Pierre Havaux
Vent du nord de Pierre Havaux: Le FDF nouveau est arrivé dans les campagnes flamandes
FDF, trois lettres bien connues en Flandre, assimilées pendant des décennies à la défense des intérêts francophones en périphérie bruxelloise. Aujourd’hui, c’est un nouveau FDF qui commence à faire parler de lui, dans les campagnes cette fois, sous la forme d’un Farmers Defence Force inspiré d’un modèle hollandais et qui entend radicaliser la résistance paysanne flamande aux projets du gouvernement Jambon I de réduire drastiquement les émissions polluantes dégagées par l’agriculture.
“Tôt ou tard, un FDF finit toujours par renaître en Flandre. Tout flamingant qui se respecte, et a beaucoup donné pour que sa cause triomphe, croyait pourtant être débarrassé de l’obsédant trio de lettres maudites. Mais le voilà qui signe son retour, en éternel trouble-fête. Non plus en périphérie bruxelloise, au secours d’insupportables privilèges de fransquillons, à l’état de radicalisme communautaire, mais dans les campagnes, à l’état de radicalisme agraire.
Longue vie au FDF, pour «Farmers Defence Force», né en mai dernier d’une colère paysanne qui se tourne vers la ministre flamande de l’Environnement, Zuhal Demir (N-VA), porteuse du plan gouvernemental «azote» et, à ce titre, décrétée fossoyeuse de l’agriculture, et qui prend plus largement pour cible une N-VA accusée de privilégier les intérêts des gros industriels dans les sacrifices exigés pour un environnement plus sain.

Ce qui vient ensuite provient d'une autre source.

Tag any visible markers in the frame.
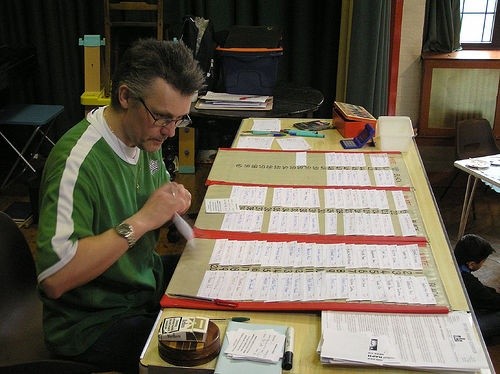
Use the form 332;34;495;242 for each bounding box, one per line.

Les campagnes flamandes sont en ébullition, leurs agriculteurs sur pied de guerre. Certains, lassés par des organisations traditionnelles de défense du monde agricole – Boerenbond, Algemeen Boerensyndicaat – trop facilement enclines à courber l’échine à leurs yeux, sont partis chercher l’inspiration aux Pays-Bas voisins où la bronca paysanne à l’encontre des plans de réduction de la pollution agricole se manifeste de manière autrement plus virulente qu’en Flandre. Ils en sont revenus avec, pour modèle de dissidence radicalisée, le Farmers Defence Force batave. Avec trois mille membres actés sur le groupe Facebook, le FDF accommodé à la sauce flamande ne laisse visiblement pas indifférent dans les fermes.
Voici une dizaine de jours, les activistes ont convergé sur Anvers, terre du maïeur et président de la N-VA, Bart De Wever, à quelque trois cents tracteurs, dans le calme, pour une première démonstration de force. Mieux vaut ne pas trop se fier aux apparences si exemple devait être pris sur le grand frère néerlandais, controversé pour ses sautes d’humeur agressives: blocage de routes, mise à feu de fumier et de bottes de paille, action au domicile privé du ministre néerlandais de l’Agriculture. Bart Dickens, producteur limbourgeois de lait et chef de file du FDF flamand, écarte la violence comme solution mais ne peut jurer de rien si les esprits devaient s’échauffer. Avis à «ceux qui ne voudront pas entendre, ils le sentiront». Pas d’ambitions politiques à ce stade, affirme-t-il dans la foulée. D’autres s’en chargent.
Le retentissant succès électoral d’un BoerBurgerBeweging aux Pays-Bas, mouvement agriculteur-citoyen sorti premier parti du pays lors d’un scrutin provincial en mars dernier, suscite en Flandre des vocations qui doivent encore faire leurs preuves: une variante belge du BBB est dans l’air, un Gezond Burger Verstand Vlaanderen, parti paysan, est sur les rails.
La N-VA, rebaptisée «Nieuwe Vlaamse Arrogantie» sur une pancarte brandie dans le cortège organisé à Anvers, n’a pas fini d’en prendre pour son grade, et les prochaines allées et venues de Zuhal Demir risquent fort d’être contrariées, après une première annulation d’une visite ministérielle à des agriculteurs pour des motifs de sécurité, à la mi-mai. Il y a décidément toujours un FDF pour donner du fil à retordre aux nationalistes flamands.”